Dynastie politique : un phénomène qui touche surtout la Belgique
Dans les démocraties les plus développées, il y a de moins en moins de dynasties politiques. Sauf en Belgique où le phénomène prend même de l’ampleur. Et c’est une mauvaise chose.
Les détenteurs de pouvoir de père en fils: il est probable que vous y soyez également opposé. Généralement, on associe ce phénomène aux régimes fermés ou aux pays en voie de développement. À des pays comme la Corée du Nord, la Syrie, le Congo ou les Philippines. À des pays qui se terminent en « -stan ». Mais en fait, les dynasties familiales se rencontrent dans toutes les démocraties.
À la fin du dix-huitième siècle, 56% des membres de la Chambre des communes du Royaume-Uni avaient un prédécesseur politique. Aujourd’hui, c’est moins de 5%. Aux Pays-Bas, entre 1848 et 1888, 61% des ministres étaient étroitement apparentés à un autre politique national. Aujourd’hui, le vice-premier ministre Lodewijk Asscher est le seul héritier d’une dynastie politique. La tendance se voit dans toute l’Europe.
Toute l’Europe? Non, un petit royaume résiste encore et toujours. En Belgique, le nombre de parlementaires dynastiques a sensiblement augmenté ces 20 dernières années. Aujourd’hui, pas moins de 26 parlementaires sur 150 (17%) de la Chambre des représentants ont un membre de la famille qui possède un passé parlementaire. À titre de comparaison : en 1995, la Chambre ne comptait que 16 parlementaires dynastiques (10,6%). Dans le parlement flamand (17/124) et wallon (9/75), le pourcentage tourne autour des 12%. Il y a des familles politiques dans tous les partis, à tous les niveaux administratifs et des deux côtés de la frontière linguistique.
Rien n’est plus pratique que d’avoir un père célèbre. Une étude américaine révèle que les politiques issus d’une lignée politique ont trois fois plus de chances d’être élus. Ils sont plus médiatisés, montent plus vite dans la hiérarchie et dépendent moins de la ligne du parti. Et selon une étude norvégienne, les candidats dynastiques obtiennent plus facilement une meilleure place sur les listes, ce qui augmente encore leurs chances d’obtenir un bon résultat.
La politologue Brenda van Coppenolle (London School of Economics) a calculé que les politiques à arbre généalogique bénéficient d’un avantage dynastique d’environ 25%. En d’autres termes, si deux candidats, l’un issu d’une lignée politique et l’autre pas, dotés des mêmes capacités étaient opposés l’un à l’autre, le premier obtiendrait 25% en moyenne de voix de préférence supplémentaires. D’après une étude du scientifique politique Benny Geys (VUB), les politiques dynastiques nécessitent moins de capacités pour être élus.

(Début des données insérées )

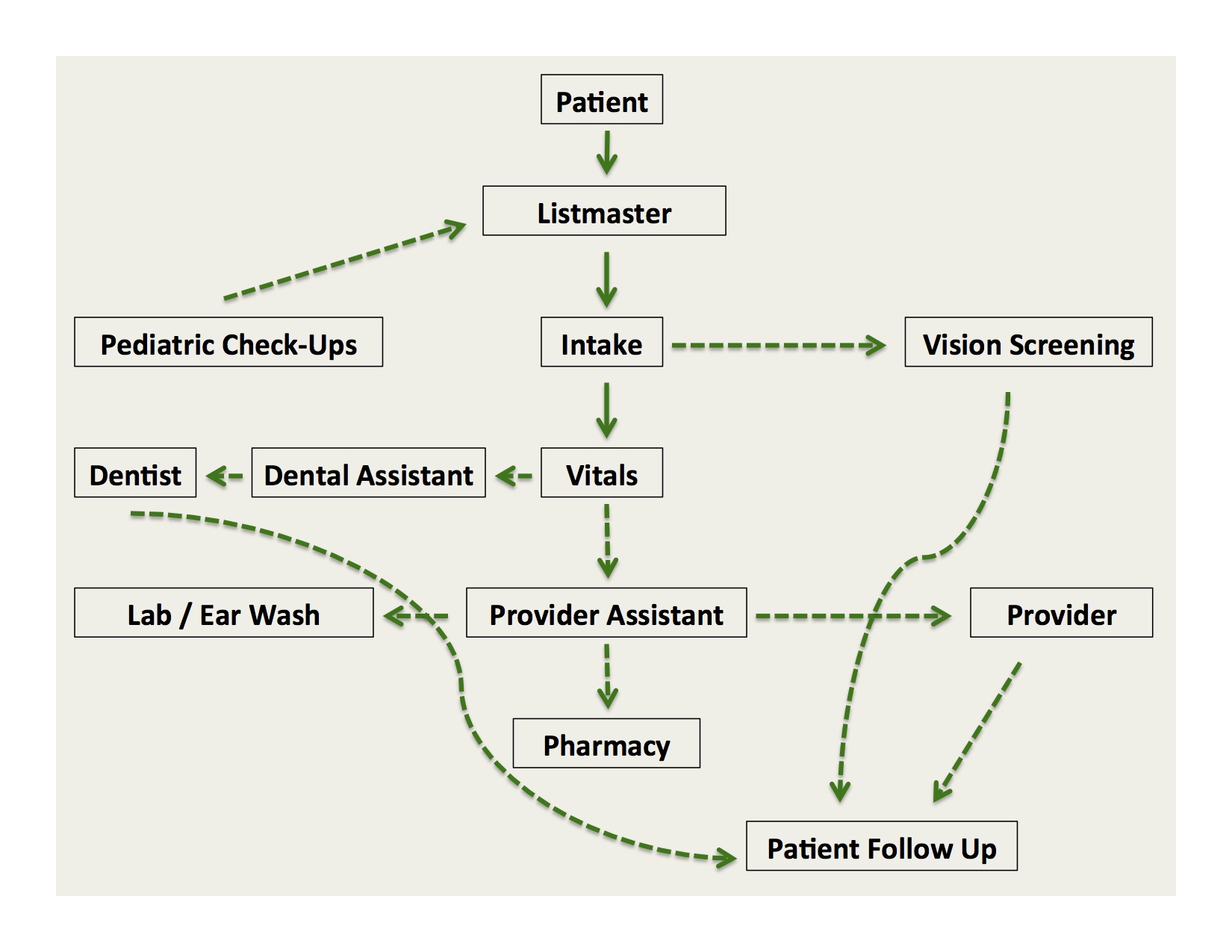 Patient

Listmaster

Pediatric Check-Ups

Intake

Vision Screening

Dentist

Dental Assistant

Vitals

Lab / Ear Wash

Provider Assistant

Provider

Pharmacy

Patient Follow Up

Personne ne nous oblige pourtant à choisir des candidats issus d’une lignée politique
C’est évidemment en partie de notre faute. Personne ne nous oblige à choisir des candidats issus d’une lignée politique. Le fils ou la fille qui marche sur les traces politiques : c’est une idée qui dérange beaucoup d’électeurs. À moins que le phénomène se produise dans le parti pour lequel nous votons nous-mêmes, alors on le qualifie de « continuité ».
Que les héritiers d’une dynastie politique obtiennent de meilleurs résultats n’est pas nécessairement lié au népotisme. Il y a également un effet sociologique. Ainsi, les enfants de politiques professionnels sont plus rapidement confrontés aux idéologies, à l’engagement politique et parlent davantage de politique à la table familiale. Souvent, ils sont plus rapidement « politiquement matures ».
Cependant, les dynasties politiques vont à l’encontre des principes de base d’une démocratie. Il est préjudiciable qu’un candidat obtienne 25% de voix supplémentaires parce qu’il a un nom de famille célèbre. Ce phénomène remet en cause les principes méritocratiques puisqu’un politique issu d’une lignée politique nécessite moins de compétences pour être élu. Il est injuste que les enfants de politiques puissent utiliser les réseaux politiques de leurs parents pour prendre de l’avance. Il est inquiétant qu’aujourd’hui un nombre croissant de sièges parlementaires semble réservé aux « fils et filles de ». Plus les citoyens se sentent appelés à faire de la politique, plus la démocratie sera saine. Un nombre croissant de candidats héritiers d’une dynastie politique donne le message exactement inverse.
Tout projet démocratique crée forcément une élite. À nous d’introduire la variation nécessaire.